The Christmas season in the Czech Republic begins with the feast and the visit of St. Nicholas or Svaty Mikalas on December 6th. The feast of St. Nicholas (or Svaty Mikalas) is enthusiastically celebrated here. During the evening of the 5th December, children watch the sky for any sign of St. Nicholas.
Czechs believe that Svaty Mikalas climbs down to earth from the heaven using a golden rope and carrying two sacks – a sack filled with presents for good children and a sack filled with sticks for kids who behave badly throughout the year. On the eve of the feast day, December 5th, children hang a stocking in their windows to be filled by St. Nicholas at night. On St. Nicholas’ day, children wake up to recieve their presents. But they get their main presents only on Christmas eve evening.
On Christmas Eve (December 24th) families gather at home to decorate the Christmas tree and prepare dinner. Many people, especially the devout ones, fast all day long on Christmas Eve and break it with a grand meal in the evening, when the first star emerges in the night sky. All relatives and friends are invited to the Christmas dinner. Fish soup and fried carp with potato salad form the main menu of a traditional Christmas Eve dinner. It is considered unlucky to get up from the table before everyone is finished. Also, the table is always set for an even number of guests in the belief that it would bring bad luck if done otherwise. Presents are exchanged after dinner and often, fortunes are told. At midnight, people attend Holy Mass, known as “Pasterka”.
On December 25th (Christmas Day), the churches in Czechoslovakia are adorned with evergreens and Christmas Trees. The festivities last for three days. Czechs traditionally have a cod roe soup on this day and tempt each other with tales of a mythical golden pig. Everyone wishes each other ‘Prejeme Vam Vesele Vanoce’ (Merry Christmas) on this day.

#####

→ Prompt 1:
Decide whether each statement below agrees with the text on Christmas in the Czech Republic. Answer yes or no for each, and quote the words of the text that decide it.
(a) Children hang a stocking in their windows on the eve of St. Nicholas' feast.
(b) The Christmas Eve table is set for an odd number of guests.
(c) The Christmas festivities last for five days.
→ Prompt 2:
Locate every line in the records that contains the word "this", and copy each of those lines.

Records of spatial reasoning questions
#####

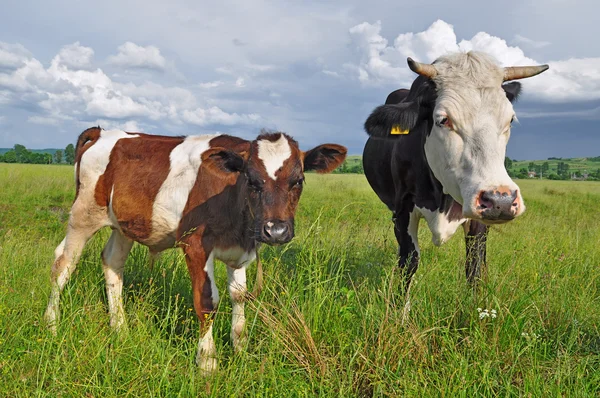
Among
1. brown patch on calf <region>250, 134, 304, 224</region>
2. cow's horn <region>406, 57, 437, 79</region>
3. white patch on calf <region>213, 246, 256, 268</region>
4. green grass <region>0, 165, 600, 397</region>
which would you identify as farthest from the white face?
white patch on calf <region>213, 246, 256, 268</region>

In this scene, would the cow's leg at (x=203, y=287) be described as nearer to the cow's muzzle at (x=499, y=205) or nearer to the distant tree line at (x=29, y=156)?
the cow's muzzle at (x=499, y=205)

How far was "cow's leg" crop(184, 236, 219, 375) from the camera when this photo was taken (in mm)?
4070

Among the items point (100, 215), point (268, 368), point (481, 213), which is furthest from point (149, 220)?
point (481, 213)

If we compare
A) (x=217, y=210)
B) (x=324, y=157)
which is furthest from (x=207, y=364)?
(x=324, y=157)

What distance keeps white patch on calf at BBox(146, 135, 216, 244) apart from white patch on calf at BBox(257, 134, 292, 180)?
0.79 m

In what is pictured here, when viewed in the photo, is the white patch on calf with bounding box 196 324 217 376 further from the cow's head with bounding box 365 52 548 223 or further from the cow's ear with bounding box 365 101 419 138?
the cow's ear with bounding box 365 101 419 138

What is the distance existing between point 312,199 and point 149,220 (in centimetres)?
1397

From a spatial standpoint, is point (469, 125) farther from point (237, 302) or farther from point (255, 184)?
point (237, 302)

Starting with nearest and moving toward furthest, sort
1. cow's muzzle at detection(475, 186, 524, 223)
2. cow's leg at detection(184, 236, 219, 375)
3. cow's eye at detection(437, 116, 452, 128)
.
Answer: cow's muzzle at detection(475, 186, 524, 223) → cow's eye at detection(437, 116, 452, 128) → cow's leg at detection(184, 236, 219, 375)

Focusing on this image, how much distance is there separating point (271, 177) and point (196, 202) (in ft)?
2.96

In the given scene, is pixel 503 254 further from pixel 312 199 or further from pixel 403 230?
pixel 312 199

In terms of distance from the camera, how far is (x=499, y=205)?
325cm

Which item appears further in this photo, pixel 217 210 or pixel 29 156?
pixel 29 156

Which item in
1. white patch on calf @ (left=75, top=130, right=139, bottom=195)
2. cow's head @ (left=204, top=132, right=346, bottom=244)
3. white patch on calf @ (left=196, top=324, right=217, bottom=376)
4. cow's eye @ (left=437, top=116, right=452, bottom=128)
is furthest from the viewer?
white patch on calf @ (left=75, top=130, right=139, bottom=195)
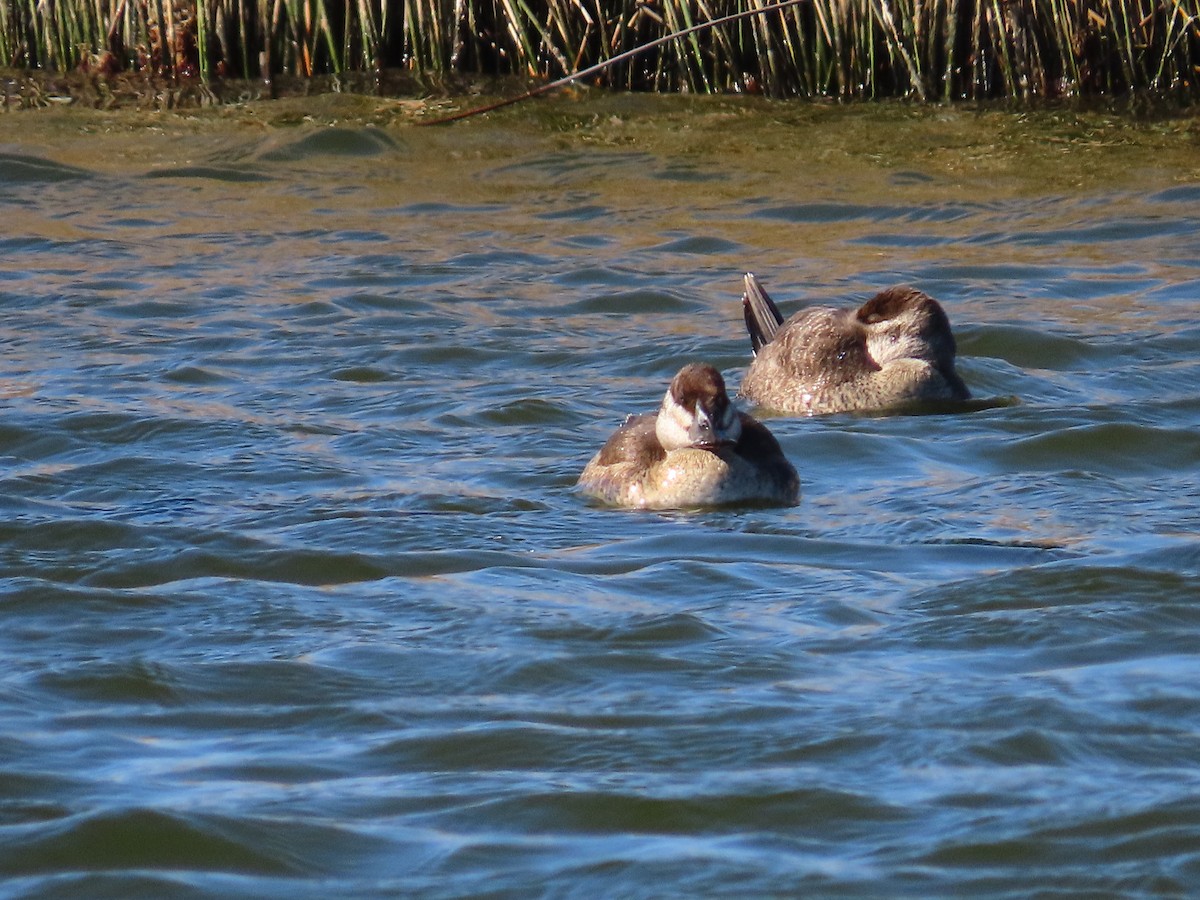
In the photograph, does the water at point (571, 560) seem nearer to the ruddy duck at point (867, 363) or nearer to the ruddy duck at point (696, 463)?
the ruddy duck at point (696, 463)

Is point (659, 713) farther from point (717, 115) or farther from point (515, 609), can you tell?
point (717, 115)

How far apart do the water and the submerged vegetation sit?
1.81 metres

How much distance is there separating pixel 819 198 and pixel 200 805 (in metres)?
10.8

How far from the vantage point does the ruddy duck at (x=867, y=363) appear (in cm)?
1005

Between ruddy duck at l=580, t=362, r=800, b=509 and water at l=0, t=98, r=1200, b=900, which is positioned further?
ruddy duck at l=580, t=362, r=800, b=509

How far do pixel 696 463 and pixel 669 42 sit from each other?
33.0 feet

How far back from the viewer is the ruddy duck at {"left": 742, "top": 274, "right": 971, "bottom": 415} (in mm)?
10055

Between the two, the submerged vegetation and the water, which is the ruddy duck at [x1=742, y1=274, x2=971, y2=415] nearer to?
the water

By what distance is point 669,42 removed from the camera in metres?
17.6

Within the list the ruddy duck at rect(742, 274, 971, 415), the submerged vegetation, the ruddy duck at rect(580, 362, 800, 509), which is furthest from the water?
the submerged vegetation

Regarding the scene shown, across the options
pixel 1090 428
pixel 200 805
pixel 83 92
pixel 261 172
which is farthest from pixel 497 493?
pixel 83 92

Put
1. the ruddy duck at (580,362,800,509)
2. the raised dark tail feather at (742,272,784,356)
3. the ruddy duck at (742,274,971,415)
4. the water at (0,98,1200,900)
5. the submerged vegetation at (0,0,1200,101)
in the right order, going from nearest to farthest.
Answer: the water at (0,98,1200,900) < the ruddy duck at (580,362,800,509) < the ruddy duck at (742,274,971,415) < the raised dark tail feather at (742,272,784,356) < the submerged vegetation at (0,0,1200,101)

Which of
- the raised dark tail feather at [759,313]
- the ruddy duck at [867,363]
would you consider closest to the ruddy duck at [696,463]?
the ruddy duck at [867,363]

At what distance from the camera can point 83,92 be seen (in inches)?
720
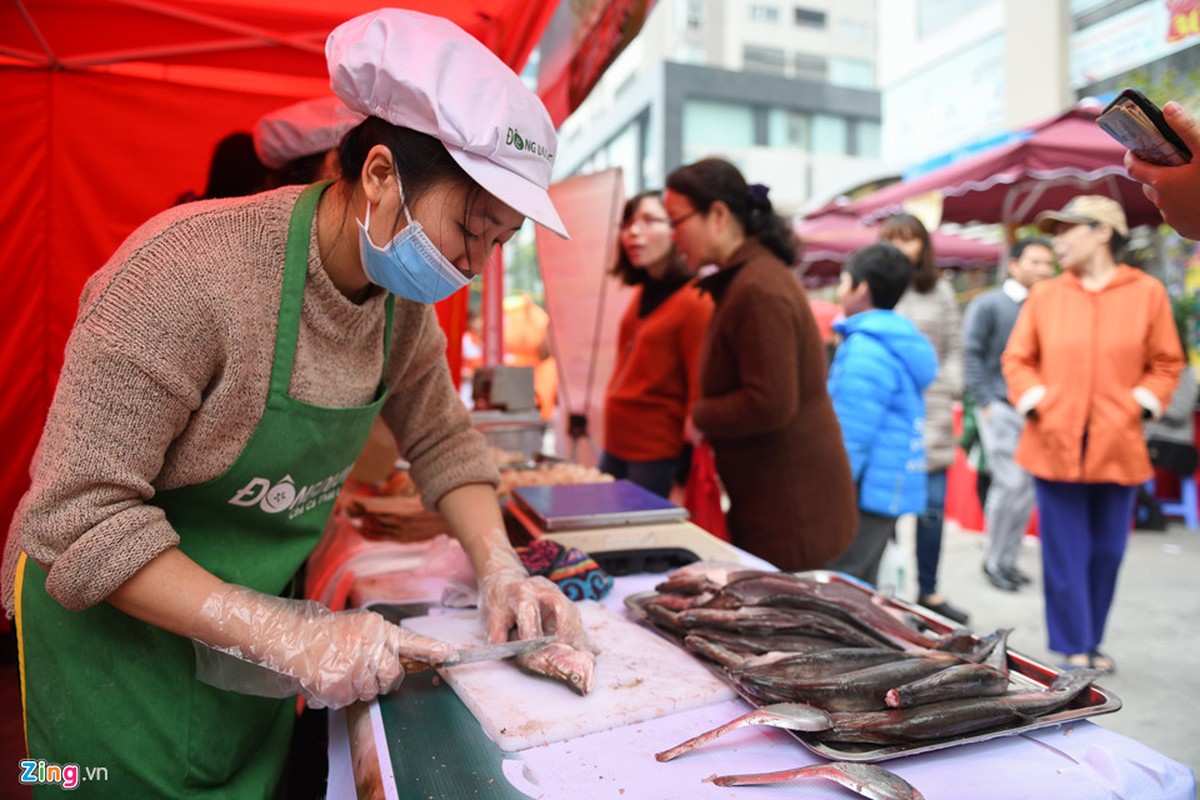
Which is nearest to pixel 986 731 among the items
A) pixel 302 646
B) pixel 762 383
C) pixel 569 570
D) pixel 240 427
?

#####

→ Written solution 1:
(a) Yes: "On the eve of the feast day, December 5th, children hang a stocking in their windows to be filled by St. Nicholas at night."
(b) No: "the table is always set for an even number of guests in the belief that it would bring bad luck if done otherwise."
(c) No: "The festivities last for three days."

→ Written solution 2:
In this scene, would the cow's leg at (x=203, y=287) be described as nearer to the cow's muzzle at (x=499, y=205) or nearer to the distant tree line at (x=29, y=156)?
How far was "cow's leg" crop(184, 236, 219, 375) from the camera when this photo was taken (in mm)?
Focusing on this image, how much distance is there separating point (271, 177) and point (196, 202) (in ft)?
Which item appears further in this photo, pixel 217 210 or pixel 29 156?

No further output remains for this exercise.